Part of a data file:
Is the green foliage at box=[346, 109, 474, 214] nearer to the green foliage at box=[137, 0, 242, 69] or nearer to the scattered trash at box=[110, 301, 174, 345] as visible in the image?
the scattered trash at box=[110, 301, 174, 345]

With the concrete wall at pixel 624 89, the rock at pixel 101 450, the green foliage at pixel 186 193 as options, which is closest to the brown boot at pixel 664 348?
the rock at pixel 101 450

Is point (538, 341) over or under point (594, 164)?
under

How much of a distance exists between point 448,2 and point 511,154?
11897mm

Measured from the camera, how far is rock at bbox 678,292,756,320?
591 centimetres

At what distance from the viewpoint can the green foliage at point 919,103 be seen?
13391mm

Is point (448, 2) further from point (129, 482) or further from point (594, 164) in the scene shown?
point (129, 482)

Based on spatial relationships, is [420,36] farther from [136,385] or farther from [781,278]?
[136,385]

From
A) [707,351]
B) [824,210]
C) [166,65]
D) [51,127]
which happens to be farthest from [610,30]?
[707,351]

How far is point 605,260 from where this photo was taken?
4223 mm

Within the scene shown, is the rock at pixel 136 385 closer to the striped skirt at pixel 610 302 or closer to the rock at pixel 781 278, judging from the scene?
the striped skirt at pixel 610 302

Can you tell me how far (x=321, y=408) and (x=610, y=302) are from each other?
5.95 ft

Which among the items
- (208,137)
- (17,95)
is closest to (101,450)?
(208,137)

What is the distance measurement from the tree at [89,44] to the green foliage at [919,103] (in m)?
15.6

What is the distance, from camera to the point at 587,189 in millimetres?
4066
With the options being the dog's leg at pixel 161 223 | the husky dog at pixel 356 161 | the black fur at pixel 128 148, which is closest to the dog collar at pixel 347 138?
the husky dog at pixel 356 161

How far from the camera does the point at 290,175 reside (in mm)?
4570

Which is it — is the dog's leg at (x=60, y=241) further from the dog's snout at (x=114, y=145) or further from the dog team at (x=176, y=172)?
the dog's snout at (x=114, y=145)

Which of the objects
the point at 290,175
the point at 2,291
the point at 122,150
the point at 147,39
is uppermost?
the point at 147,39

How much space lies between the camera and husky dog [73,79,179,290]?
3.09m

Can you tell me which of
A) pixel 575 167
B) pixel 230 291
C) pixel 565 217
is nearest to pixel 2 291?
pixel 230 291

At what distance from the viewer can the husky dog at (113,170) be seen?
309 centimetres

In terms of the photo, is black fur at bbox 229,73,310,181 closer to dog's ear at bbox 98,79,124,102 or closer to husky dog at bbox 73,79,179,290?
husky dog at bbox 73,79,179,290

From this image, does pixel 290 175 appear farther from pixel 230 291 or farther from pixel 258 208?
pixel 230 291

» Problem: Every entry in the listing must be retyped exactly.

» Written response:
Is the green foliage at box=[346, 109, 474, 214] nearer to the green foliage at box=[137, 0, 242, 69] or nearer to the scattered trash at box=[110, 301, 174, 345] as visible in the image?
the scattered trash at box=[110, 301, 174, 345]

With the concrete wall at pixel 624 89, the rock at pixel 101 450, the green foliage at pixel 186 193 as options, which is closest to the brown boot at pixel 664 348?
the rock at pixel 101 450

Is point (538, 341) over or under point (594, 164)?
under

How much of a distance exists between point 448,2 and point 511,154?
11897mm

Measured from the camera, how far is rock at bbox 678,292,756,320?
591 centimetres

At what distance from the viewpoint can the green foliage at point 919,103 be seen?
13391mm

Is point (448, 2) further from point (129, 482) or further from point (594, 164) in the scene shown?
point (129, 482)

Based on spatial relationships, is [420,36] farther from [136,385] or farther from [781,278]?
[136,385]

From
A) [707,351]
B) [824,210]
C) [166,65]
D) [51,127]
which happens to be farthest from [610,30]?
[707,351]

How far is point 605,260 from where this photo was taken?
4223 mm

Within the scene shown, is the rock at pixel 136 385 closer to the striped skirt at pixel 610 302 or closer to the rock at pixel 781 278, judging from the scene?
the striped skirt at pixel 610 302

Can you tell me how far (x=321, y=408) and (x=610, y=302) are from each other?
5.95 ft

Which among the items
- (208,137)
- (17,95)
is closest to (101,450)?
(208,137)

What is the distance measurement from the tree at [89,44] to the green foliage at [919,103] (in m)?
15.6

What is the distance, from camera to the point at 587,189 in millimetres?
4066
With the options being the dog's leg at pixel 161 223 | the husky dog at pixel 356 161 | the black fur at pixel 128 148, which is closest to the dog collar at pixel 347 138?
the husky dog at pixel 356 161

How far from the camera does the point at 290,175 reside (in mm)?
4570

Which is it — is the dog's leg at (x=60, y=241) further from the dog's snout at (x=114, y=145) or further from the dog team at (x=176, y=172)?
the dog's snout at (x=114, y=145)

Which of the objects
the point at 290,175
the point at 2,291
the point at 122,150
the point at 147,39
is uppermost?
the point at 147,39

How much space lies between the camera and husky dog [73,79,179,290]?
3.09m

Can you tell me which of
A) pixel 575 167
B) pixel 230 291
C) pixel 565 217
is nearest to pixel 2 291?
pixel 230 291

At what distance from the viewer can the husky dog at (113,170) be seen?
309 centimetres

In terms of the photo, is black fur at bbox 229,73,310,181 closer to dog's ear at bbox 98,79,124,102 or closer to husky dog at bbox 73,79,179,290?
husky dog at bbox 73,79,179,290

From this image, does pixel 290 175 appear farther from pixel 230 291 or farther from pixel 258 208?
pixel 230 291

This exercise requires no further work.